With the hard work of many top companies in the server industry, we published
the 1.0 specification and named the technology in 2000. Mellanox has led the
market since then with our silicon solutions and now offers 2nd generation
10Gb/sec switch and HCA (Host Channel Adapter) silicon in the market. Our R&D
team is located in Israel and our Business team is based in Santa Clara.
Mellanox has an exceptional engineering and management team. Mellanox
employees some of the best engineering talent available and our managers know
how to lead and how to ship a product that meets the needs of the customer. To
date, Mellanox has delivered three silicon devices, each has worked the first
time and we have many excellent products based on these devices. Before
starting Mellanox, I co-founded Galileo Technology and ran engineering there.
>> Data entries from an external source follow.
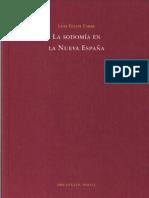 Luis Felipe Fabre - La sodomía en la Nueva España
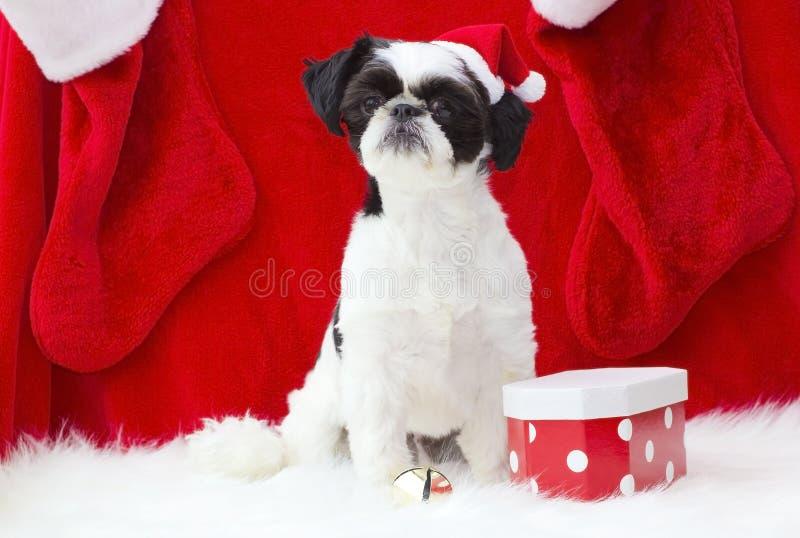 Filhote de cachorro de Santa. imagens de stock royalty free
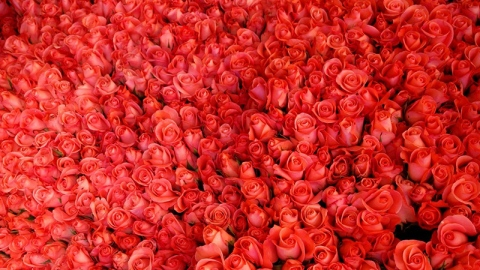 What's So Great About Rose Oil? | StyleCaster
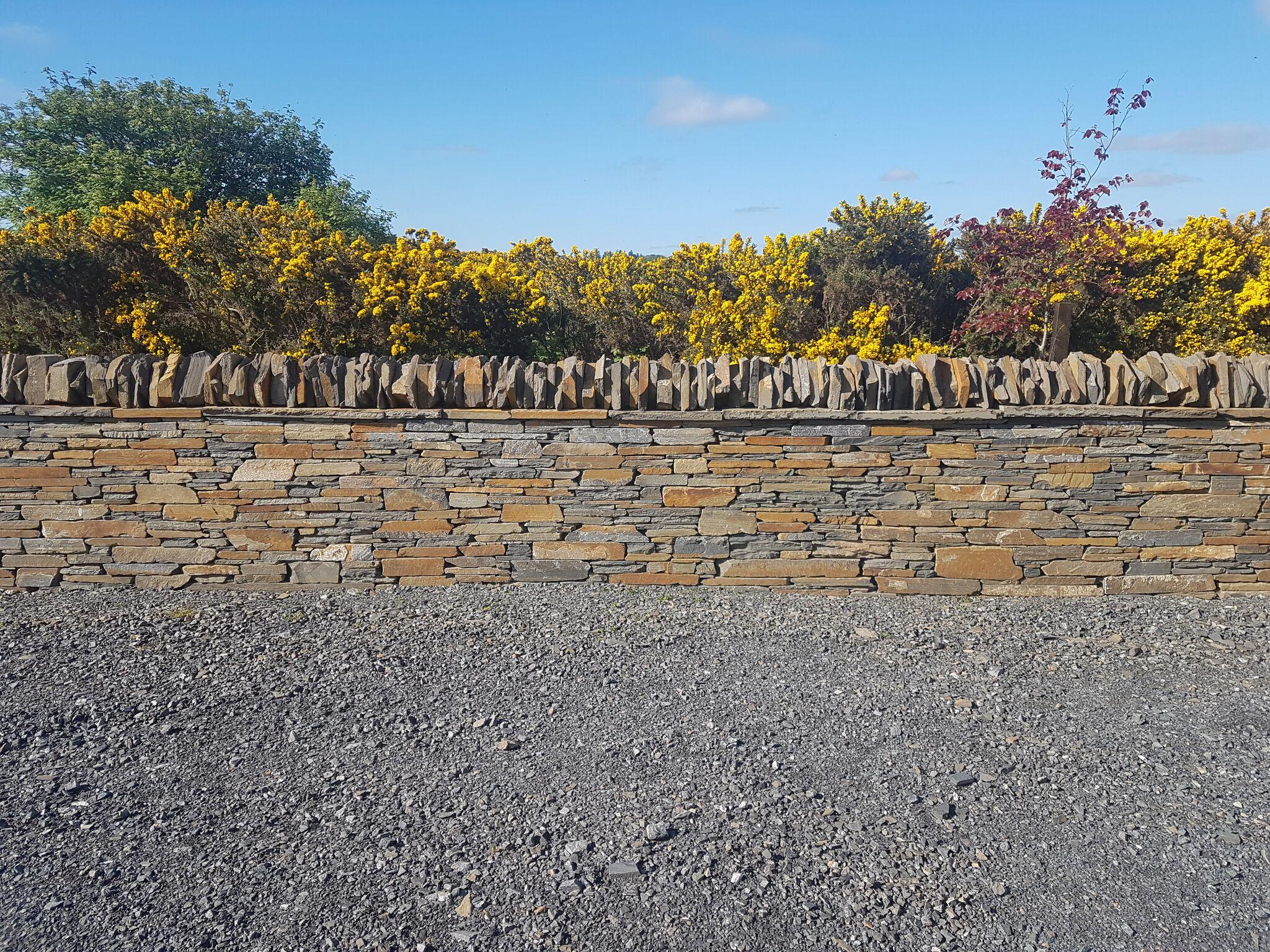 Caithness stone wall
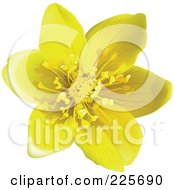 Royalty Free RF Clipart Illustration Of A 3d Yellow Buttercup Flower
Prior to that I was at Intel as a microprocessor and cache architect as well
as an engineering manager.
HPCwire: Just what is InfiniBand?
Waldman: In short, the InfiniBand architecture is a low latency high-speed
channel interconnect designed to carry clustering, communication and storage
traffic all over a single wire. It is an industry standard that was developed
by all the major server and storage companies including Dell, EMC, IBM, Intel,
HP (and Compaq), Net App, Microsoft, Sun and many others. The specification
was released three years ago by the IBTA (InfiniBand Trade Association) and
today there are many 10Gb/sec products in the market. Also, the IBTA has
already defined 30Gb/sec as the next step in bandwidth. The combination of
InfiniBand and industry standard servers make a powerful combination of near
limitless compute power whether it be for the HPC market or enterprise
applications. Many technology white papers on the specification and its
applications are available on our web site, http://www.mellanox.com.
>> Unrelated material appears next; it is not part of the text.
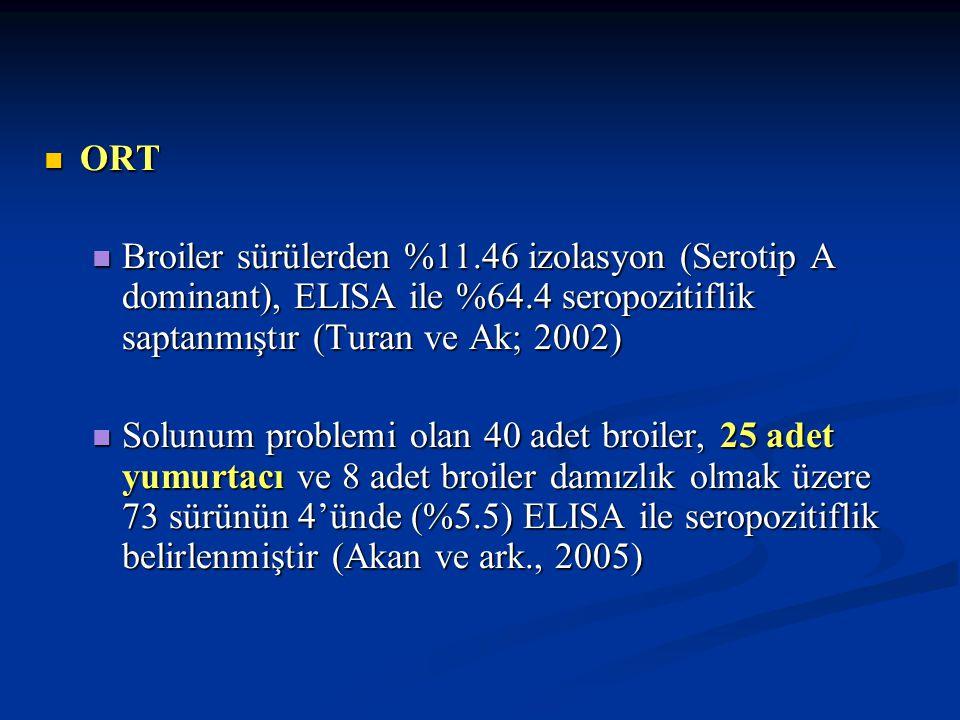 ORT Broiler sürülerden %11.46 izolasyon (Serotip A dominant), ELISA ile %64.4 seropozitiflik saptanmıştır (Turan ve Ak; 2002)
HPCwire: What benefits does InfiniBand and Mellanox provide for the HPC
market?
Waldman: Mellanox offers many benefits for the HPC market. First, InfiniBand
is an open standard. Standards provide many positive attributes for any
market. InfiniBand offers a range for the vendor's choice; economies of scale,
competition, multiple market solutions and a faster pace of innovation.
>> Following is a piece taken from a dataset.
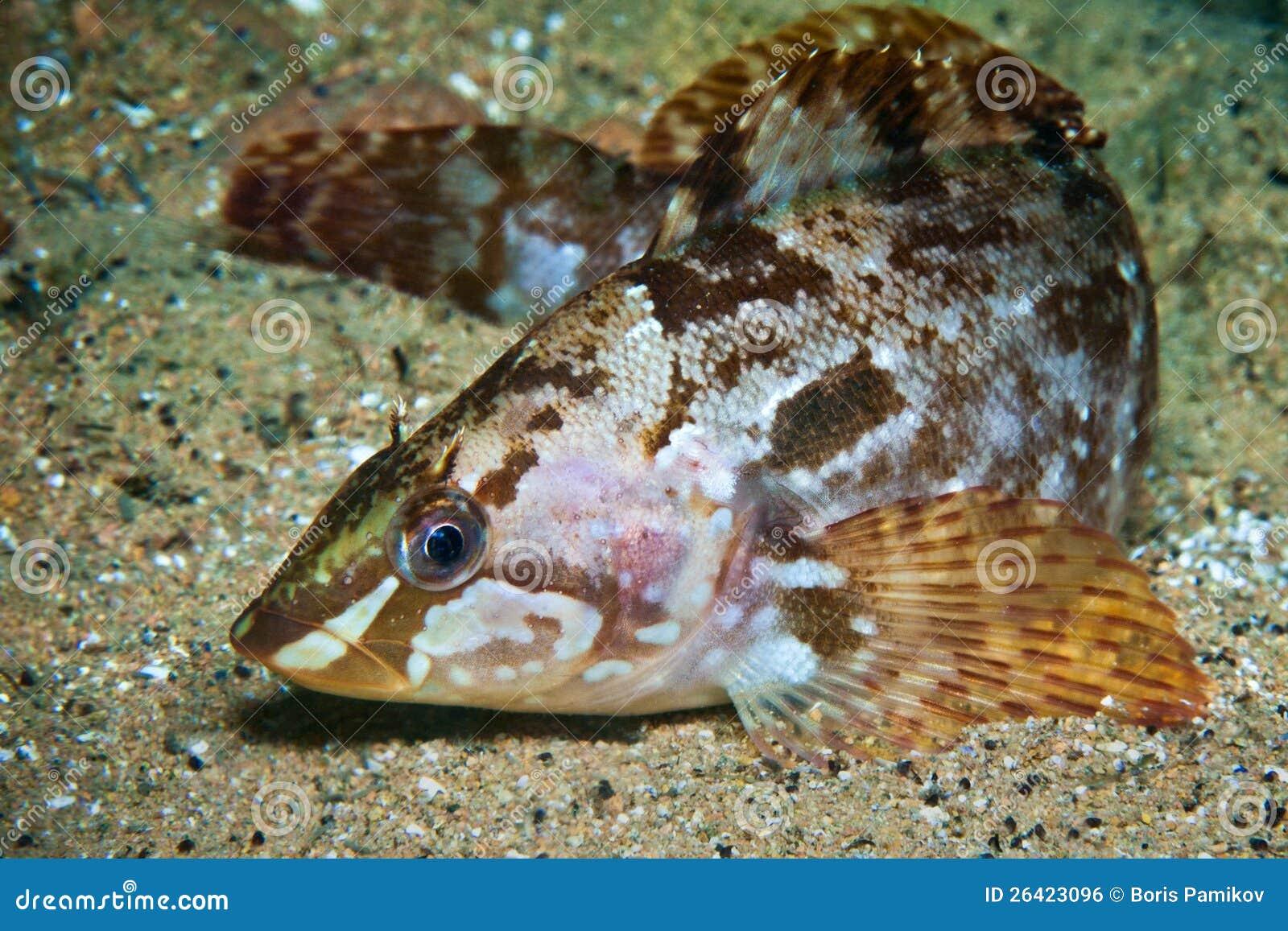 Vert-poissons de l Alaska dans l eau de la mer du Japon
Second, the specification defines the technical specifications that HPC
desires. These include low latencies, high bandwidth of 10 Gb/sec TODAY with
30 Gb/sec in the future, RDMA and near limitless scalability. In addition,
InfiniBand provides a rich, open protocol environment that opens the door to
integrating fast storage solutions and real-time traffic protocols to
clustering.
Third, InfiniBand is available at a low cost. The cost of clustered computing
will drop thanks to the combined engineering efforts of an industry standard,
increased competition and range of choice. Fourth, InfiniBand offers record
MPI and application performance. These assertions are proven by the record
performance delivered today over MPI and HPC applications.
Finally, Mellanox is delivering all the interconnect solution elements that
HPC OEMs or VARs need to deliver this high performance.
HPCwire: Doesn't InfiniBand replace PCI? And aren't PCI-Express and InfiniBand
competitors?
Waldman: Some misconceptions exist that InfiniBand will replace PCI; this
isn't the case. InfiniBand is designed to be a system-to-system or box-to-box
interconnect that enables low latency RDMA (remote direct memory access)
system or storage communication. PCI is designed as a local chip-to-chip or
chip-to-upgrade card interconnect that resides inside a system. All of the
InfiniBand HCAs in the market today use PCI-X as the system interface.
Mellanox is developing 3rd generation HCAs that will connect to servers via
either PCI-X DDR or PCI-Express. Both of these HCAs will deliver improved HPC
bandwidth at lower latencies.
HPCwire: I've heard InfiniBand is an enterprise data center technology. What
is Mellanox's commitment to the HPC market?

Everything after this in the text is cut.